I'm literally stuck at A. The answer is ($\frac{2\pi}{3},\frac{3}{2}$) but I don't know how to get it, most significantly because I don't know how to find the answer from the points when the equation doesn't have an amplitude coefficient or a period coefficient– the graph has just been shifted. And because the graph has been shifted, the period isn't divided into 2 equal halves anymore– the curve between $0$ and $\frac{4\pi}{3}$ is bigger and taller than the one between $\frac{4\pi}{3}$ and $2\pi$.
What I've tried: I realized that the period would still be $2\pi$ and the amplitude would still be 1, meaning the height of the entire graph would be 2. I understood how to figure out the minimum point as $\frac{5\pi}{3}$, but I don't know how to get A after that. I assumed that because the difference between $\frac{5\pi}{3}$ and $\frac{4\pi}{3}$ is one-half of the difference between $\frac{4\pi}{3}$ and 0, that the size of the curve on the left is twice the size of the curve on the right.
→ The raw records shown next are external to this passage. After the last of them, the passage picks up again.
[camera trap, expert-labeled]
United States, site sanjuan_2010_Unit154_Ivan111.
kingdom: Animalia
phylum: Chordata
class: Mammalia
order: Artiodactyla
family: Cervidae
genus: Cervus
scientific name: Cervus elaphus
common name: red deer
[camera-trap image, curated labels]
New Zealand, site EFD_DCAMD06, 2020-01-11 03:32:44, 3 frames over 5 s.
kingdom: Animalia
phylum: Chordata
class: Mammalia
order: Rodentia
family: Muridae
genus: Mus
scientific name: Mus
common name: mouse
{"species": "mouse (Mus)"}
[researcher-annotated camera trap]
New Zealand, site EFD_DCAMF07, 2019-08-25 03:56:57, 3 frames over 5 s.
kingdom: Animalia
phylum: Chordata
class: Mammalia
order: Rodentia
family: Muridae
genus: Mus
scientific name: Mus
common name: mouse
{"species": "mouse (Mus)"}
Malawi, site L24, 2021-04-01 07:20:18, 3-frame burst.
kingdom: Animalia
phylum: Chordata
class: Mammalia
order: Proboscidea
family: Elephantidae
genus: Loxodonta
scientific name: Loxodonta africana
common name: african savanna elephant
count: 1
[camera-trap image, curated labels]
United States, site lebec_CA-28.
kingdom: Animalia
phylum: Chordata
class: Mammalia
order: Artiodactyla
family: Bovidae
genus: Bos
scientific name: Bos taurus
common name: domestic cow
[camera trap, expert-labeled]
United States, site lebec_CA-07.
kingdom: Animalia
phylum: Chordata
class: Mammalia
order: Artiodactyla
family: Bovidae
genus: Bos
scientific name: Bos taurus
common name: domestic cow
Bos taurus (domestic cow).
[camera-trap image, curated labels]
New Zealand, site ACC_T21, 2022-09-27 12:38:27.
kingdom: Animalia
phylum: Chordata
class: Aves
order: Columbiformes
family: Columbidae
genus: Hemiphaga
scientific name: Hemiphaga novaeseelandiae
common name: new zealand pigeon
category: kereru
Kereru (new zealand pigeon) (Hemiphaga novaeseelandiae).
But beyond that, I have no clue.
Best Answer
So we have the function $f(x) = \sin(x-k) + c$
And looking at the graph we know 2 things:
$ f(0) = 0 \\ f \left ( \frac{4\pi}{3} \right ) = 0 $
Using the first we have
$$ 0 = \sin(-k) + c = -\sin(k) + c \Rightarrow c = \sin(k) $$
Now using the second and substituting the value we just got for $c$ we have $$ \sin \left ( \frac{4\pi}{3} -k \right ) + \sin(k) = 0 \\ $$
Now recall the identity $$ \sin(\alpha) + \sin(\beta) = 2\sin \left ( \frac{\alpha + \beta}{2} \right ) \cos \left ( \frac{\alpha - \beta}{2} \right ) $$
This leaves us with $$ \begin{align} 2\sin \left ( \frac{2\pi}{3} \right ) \cos \left ( \frac{2\pi}{3} - k \right ) &= 0 \\ \cos \left ( \frac{2\pi}{3} - k \right ) &= 0 \\ \cos^{-1} \left ( \cos \left ( \frac{2\pi}{3} - k \right ) \right ) &= \cos^{-1}(0) \\ \frac{2\pi}{3} - k &= \frac{\pi}{2} \\ k &= \frac{\pi}{6} \end{align} $$
So we have $k = \frac{\pi}{6} \text{ and } c = \frac{1}{2}$